Problem statement — From the page excerpt, list every kind of laugh that it names.

-- Page excerpt follows --

Must every discussion in America come back to September 11? Dear Og, people, give it a rest already!
Please don’t exaggerate. This board is supposed to be about fighting ignorance.
Many of can laugh. Do laugh. These laughs can be mere giggles, effusive chuckles, or even outrageous guffaws. I know of no instance where laughing actually lead to any kind of choking, and I’ve searched the internet for at least three minutes.
So I’m left to assume you are either deliberately telling lies for effect, or you were eating/drinking and posting at the same time. In that latter case the “humorous” remark was not the cause of your supposed near-choking. It was your extreme carelessness.
I identify as a “Her?”
Y’know-- I’ve read post after post of this stupid, peabrained thread and THIS honks me off more than everyone else’s worthless, crappy opinions. I’d expect that kind of revisionist femiNazi crap from the shopping-addled women around here, JohnT. But you? The hell kind of man are you, you pantywaist creep? I’ll bet you’ve named your sons April, May and June.
That said, I gotta say, I really like polka.
I made this same point up in post #109, except with more brevity and less swearing. Next time read the whole thread before posting in it, butthead.
Did you ever stop to think that maybe, just maybe, she was agreeing with you and supporting your viewpoint? No, of course not. You got so excited about the opportunity to call someone a butthead that elementary reasoning completely eluded you.
Asshat.
If your pathetic bleating was typical of the rest of the thread, it would be no wonder she didn’t read it all.
2+2=4
Yeah, well…so’s your face!
You know what? Only three things come from Oklahoma: steers, queers, and ultra right wing Christian Fundamentalist Republicans.
commences searching for napkins with which to clean soda off monitor
Sure, completely leave out all the binary and hexadecimal people just because you don’t happen to agree. Fascist.

-- Page excerpt concluded --
-- Given entries follows --

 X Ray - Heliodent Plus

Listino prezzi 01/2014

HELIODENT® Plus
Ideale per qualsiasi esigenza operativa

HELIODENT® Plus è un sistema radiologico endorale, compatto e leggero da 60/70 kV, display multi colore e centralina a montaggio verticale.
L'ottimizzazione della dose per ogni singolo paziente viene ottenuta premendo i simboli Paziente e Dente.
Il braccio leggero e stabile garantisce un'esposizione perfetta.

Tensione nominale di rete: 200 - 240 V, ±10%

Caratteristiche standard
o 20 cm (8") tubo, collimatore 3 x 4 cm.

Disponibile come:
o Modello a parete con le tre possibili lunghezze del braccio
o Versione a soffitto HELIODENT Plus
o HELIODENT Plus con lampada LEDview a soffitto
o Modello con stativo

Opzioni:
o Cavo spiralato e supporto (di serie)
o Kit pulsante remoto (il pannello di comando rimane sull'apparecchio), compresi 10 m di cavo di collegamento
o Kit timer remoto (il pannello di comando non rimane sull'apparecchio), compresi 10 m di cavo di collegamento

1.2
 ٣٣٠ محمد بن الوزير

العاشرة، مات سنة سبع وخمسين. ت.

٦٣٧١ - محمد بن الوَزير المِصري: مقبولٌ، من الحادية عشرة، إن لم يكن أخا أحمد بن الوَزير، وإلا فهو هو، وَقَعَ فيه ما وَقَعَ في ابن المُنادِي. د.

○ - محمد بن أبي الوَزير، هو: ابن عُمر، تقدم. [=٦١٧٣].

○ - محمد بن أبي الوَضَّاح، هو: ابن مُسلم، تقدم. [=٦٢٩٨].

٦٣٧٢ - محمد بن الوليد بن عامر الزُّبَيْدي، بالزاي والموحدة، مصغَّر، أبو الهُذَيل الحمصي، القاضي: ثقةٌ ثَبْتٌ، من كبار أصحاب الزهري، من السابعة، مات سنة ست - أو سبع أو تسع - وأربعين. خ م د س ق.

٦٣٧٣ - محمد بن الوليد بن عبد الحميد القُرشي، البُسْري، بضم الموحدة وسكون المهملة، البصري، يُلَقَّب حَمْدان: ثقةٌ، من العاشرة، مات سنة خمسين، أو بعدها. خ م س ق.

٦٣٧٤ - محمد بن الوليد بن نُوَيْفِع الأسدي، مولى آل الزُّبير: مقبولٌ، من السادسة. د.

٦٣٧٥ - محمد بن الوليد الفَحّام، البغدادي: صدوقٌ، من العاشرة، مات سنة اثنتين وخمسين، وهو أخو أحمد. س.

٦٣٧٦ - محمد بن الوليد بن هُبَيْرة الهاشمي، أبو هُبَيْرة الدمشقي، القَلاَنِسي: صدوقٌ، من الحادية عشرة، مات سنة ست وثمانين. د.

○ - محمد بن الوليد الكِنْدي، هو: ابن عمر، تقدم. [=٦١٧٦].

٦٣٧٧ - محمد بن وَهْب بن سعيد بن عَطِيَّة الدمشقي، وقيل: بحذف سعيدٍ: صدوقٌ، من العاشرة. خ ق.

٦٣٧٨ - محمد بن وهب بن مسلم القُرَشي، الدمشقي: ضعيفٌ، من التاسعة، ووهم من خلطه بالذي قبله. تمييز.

-- Given entries concluded --

Task output — giggles, chuckles, guffaws